Collect every line of the material below that contains the string "branch", matching case exactly.

------------------------

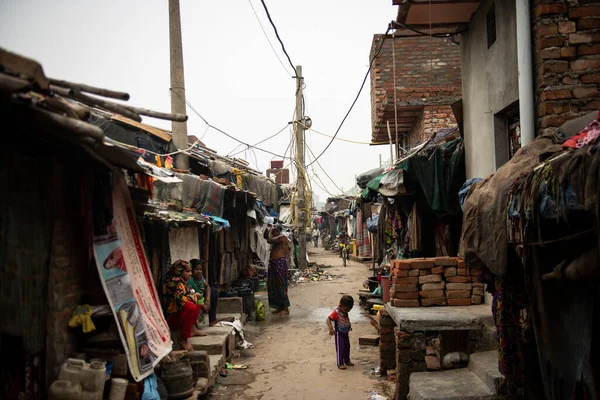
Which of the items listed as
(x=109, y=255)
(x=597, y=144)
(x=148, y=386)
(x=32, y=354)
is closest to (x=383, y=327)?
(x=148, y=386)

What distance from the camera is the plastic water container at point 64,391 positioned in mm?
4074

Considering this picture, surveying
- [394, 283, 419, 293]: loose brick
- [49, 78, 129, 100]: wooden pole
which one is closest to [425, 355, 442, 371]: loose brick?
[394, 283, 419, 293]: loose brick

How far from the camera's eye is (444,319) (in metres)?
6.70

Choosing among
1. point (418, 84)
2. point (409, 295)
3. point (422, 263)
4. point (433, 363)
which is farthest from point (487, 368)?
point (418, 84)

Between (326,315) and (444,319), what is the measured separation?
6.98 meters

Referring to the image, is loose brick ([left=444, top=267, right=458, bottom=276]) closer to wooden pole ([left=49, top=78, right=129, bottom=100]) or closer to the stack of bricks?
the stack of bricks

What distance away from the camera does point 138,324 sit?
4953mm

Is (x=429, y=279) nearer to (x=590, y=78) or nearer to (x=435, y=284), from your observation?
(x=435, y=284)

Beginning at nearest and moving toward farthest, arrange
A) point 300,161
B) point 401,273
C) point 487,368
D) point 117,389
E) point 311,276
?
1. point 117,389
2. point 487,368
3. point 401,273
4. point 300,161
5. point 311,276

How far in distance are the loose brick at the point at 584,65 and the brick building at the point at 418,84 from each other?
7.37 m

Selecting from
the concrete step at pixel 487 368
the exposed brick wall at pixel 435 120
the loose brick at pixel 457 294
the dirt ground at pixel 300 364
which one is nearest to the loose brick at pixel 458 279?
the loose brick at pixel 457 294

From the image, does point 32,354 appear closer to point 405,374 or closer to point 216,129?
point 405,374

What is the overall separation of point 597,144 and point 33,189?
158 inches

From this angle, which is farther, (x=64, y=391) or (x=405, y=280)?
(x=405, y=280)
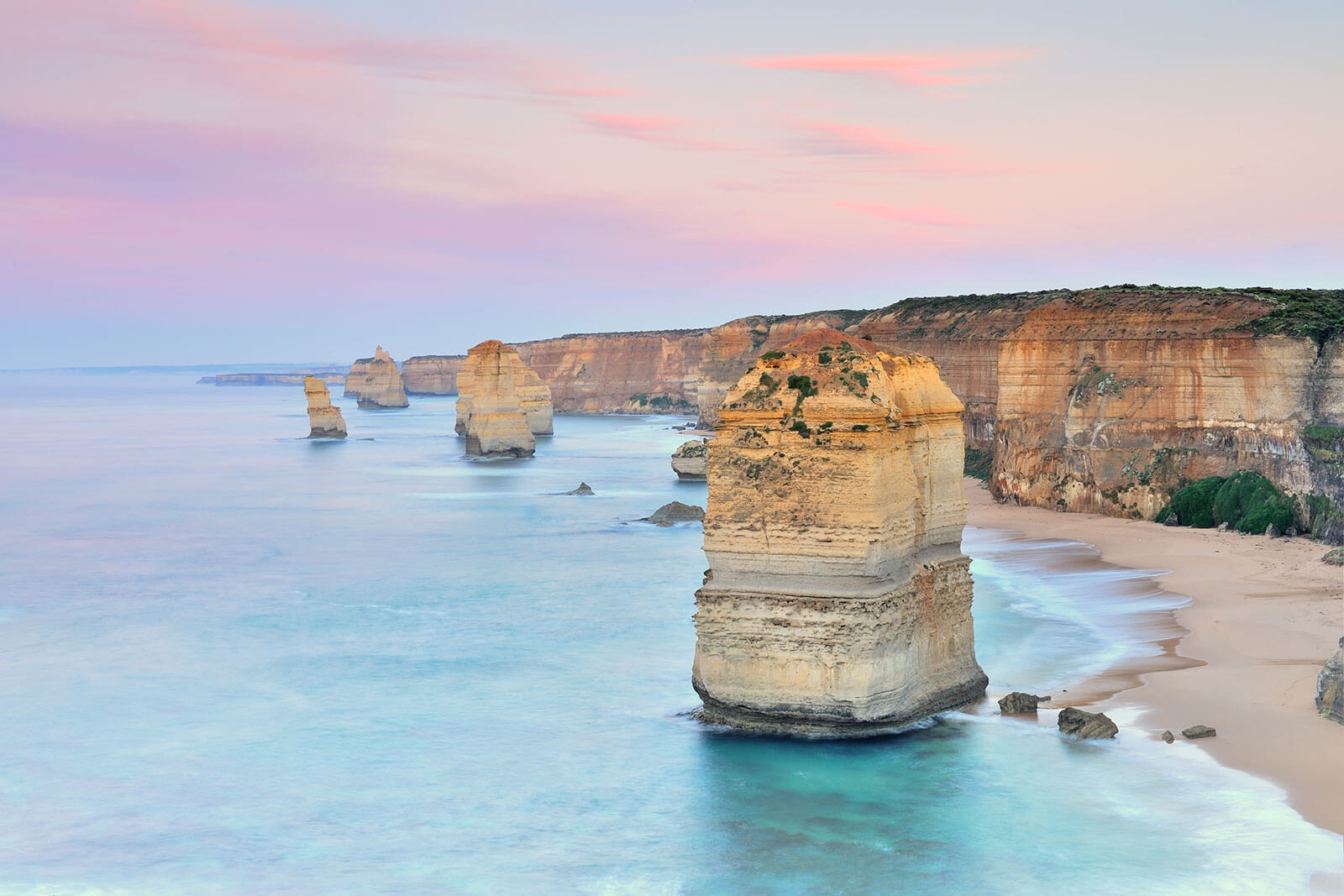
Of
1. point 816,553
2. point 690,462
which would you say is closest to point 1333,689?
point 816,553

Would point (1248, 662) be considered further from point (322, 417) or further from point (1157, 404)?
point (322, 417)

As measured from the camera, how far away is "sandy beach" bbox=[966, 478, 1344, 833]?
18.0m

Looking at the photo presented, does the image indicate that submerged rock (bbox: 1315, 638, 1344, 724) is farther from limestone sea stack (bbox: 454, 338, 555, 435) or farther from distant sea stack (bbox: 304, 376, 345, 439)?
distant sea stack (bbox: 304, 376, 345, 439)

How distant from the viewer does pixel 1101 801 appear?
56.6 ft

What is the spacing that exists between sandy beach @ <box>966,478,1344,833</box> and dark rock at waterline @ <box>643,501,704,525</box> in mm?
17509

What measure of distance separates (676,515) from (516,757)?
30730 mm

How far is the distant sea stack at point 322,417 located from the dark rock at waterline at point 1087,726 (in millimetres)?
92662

------------------------

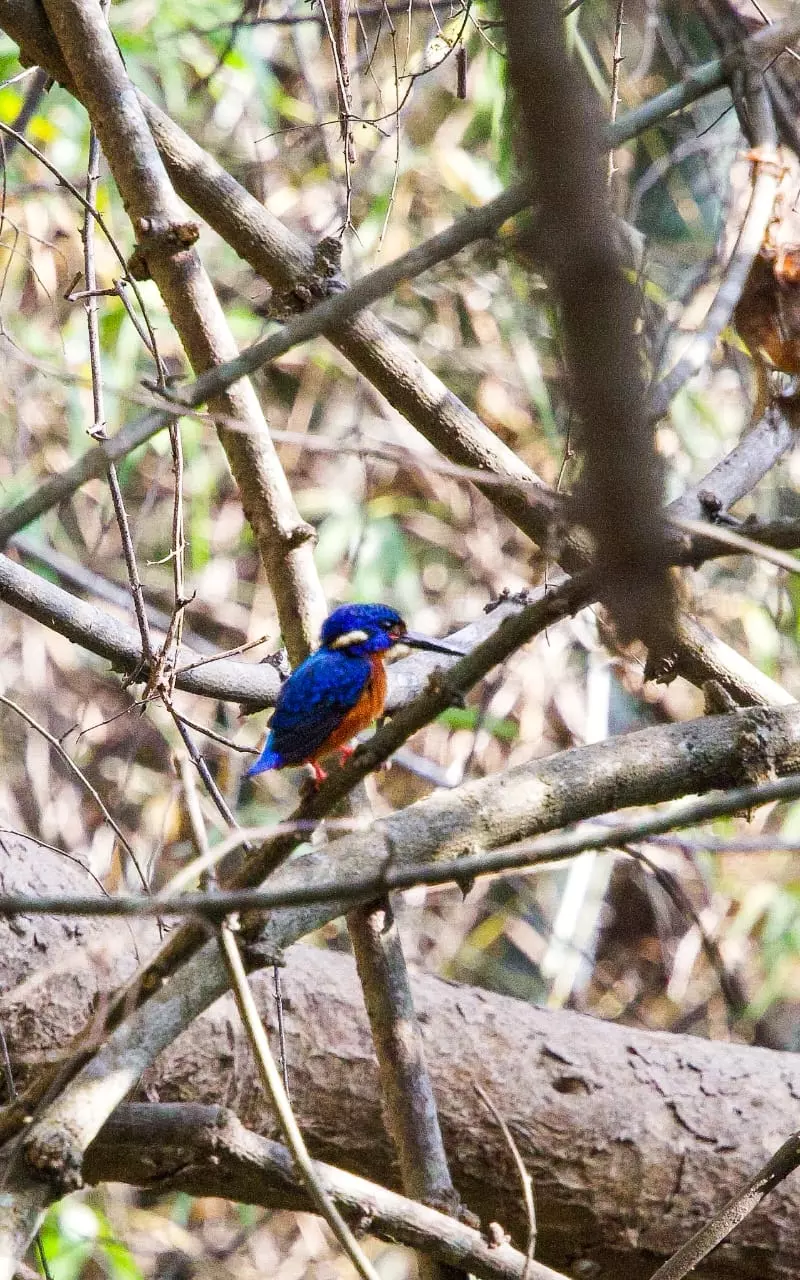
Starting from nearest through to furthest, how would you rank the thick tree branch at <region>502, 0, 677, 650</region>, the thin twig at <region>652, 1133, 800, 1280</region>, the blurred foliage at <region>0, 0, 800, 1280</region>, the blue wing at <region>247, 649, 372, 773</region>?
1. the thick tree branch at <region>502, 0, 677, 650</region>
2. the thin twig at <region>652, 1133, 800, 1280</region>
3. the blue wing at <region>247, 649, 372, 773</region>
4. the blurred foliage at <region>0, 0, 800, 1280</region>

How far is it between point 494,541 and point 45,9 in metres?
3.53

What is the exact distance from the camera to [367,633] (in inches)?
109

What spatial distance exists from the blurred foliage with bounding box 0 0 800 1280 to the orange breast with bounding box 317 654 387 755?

------------------------

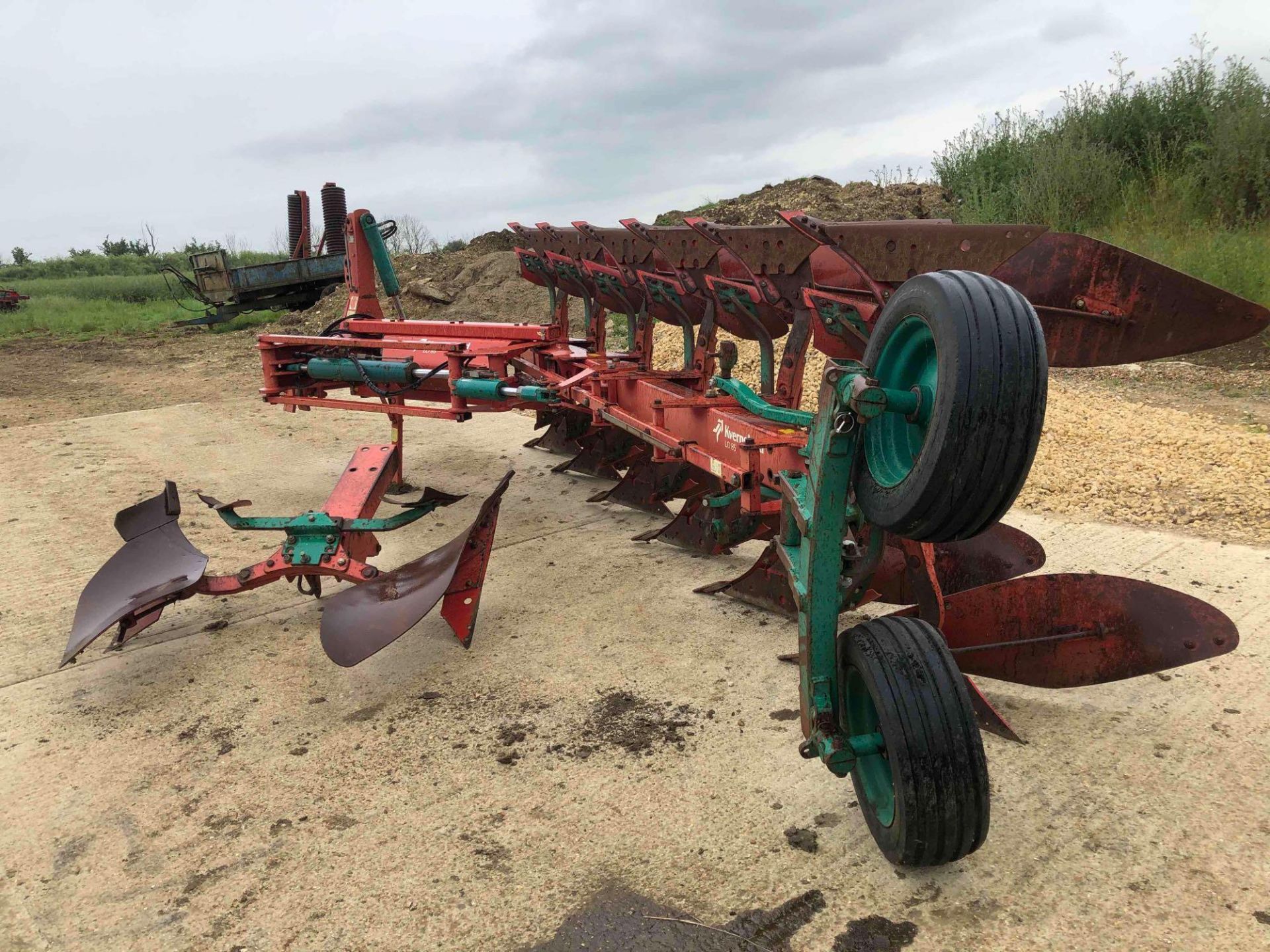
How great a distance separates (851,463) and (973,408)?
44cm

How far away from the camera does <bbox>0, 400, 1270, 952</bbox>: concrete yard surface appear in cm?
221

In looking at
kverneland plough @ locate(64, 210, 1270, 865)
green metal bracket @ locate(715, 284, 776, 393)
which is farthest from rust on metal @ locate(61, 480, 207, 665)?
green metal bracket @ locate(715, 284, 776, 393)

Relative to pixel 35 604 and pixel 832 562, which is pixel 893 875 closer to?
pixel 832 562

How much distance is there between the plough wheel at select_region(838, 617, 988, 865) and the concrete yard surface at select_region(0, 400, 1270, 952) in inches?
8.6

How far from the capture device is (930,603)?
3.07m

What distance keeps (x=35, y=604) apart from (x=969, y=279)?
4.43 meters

------------------------

◆ **RESULT**
Starting from nearest through to furthest, how would you rank the thick tree branch at <region>502, 0, 677, 650</region>, the thin twig at <region>652, 1133, 800, 1280</region>, the blurred foliage at <region>0, 0, 800, 1280</region>, the blue wing at <region>247, 649, 372, 773</region>?
1. the thick tree branch at <region>502, 0, 677, 650</region>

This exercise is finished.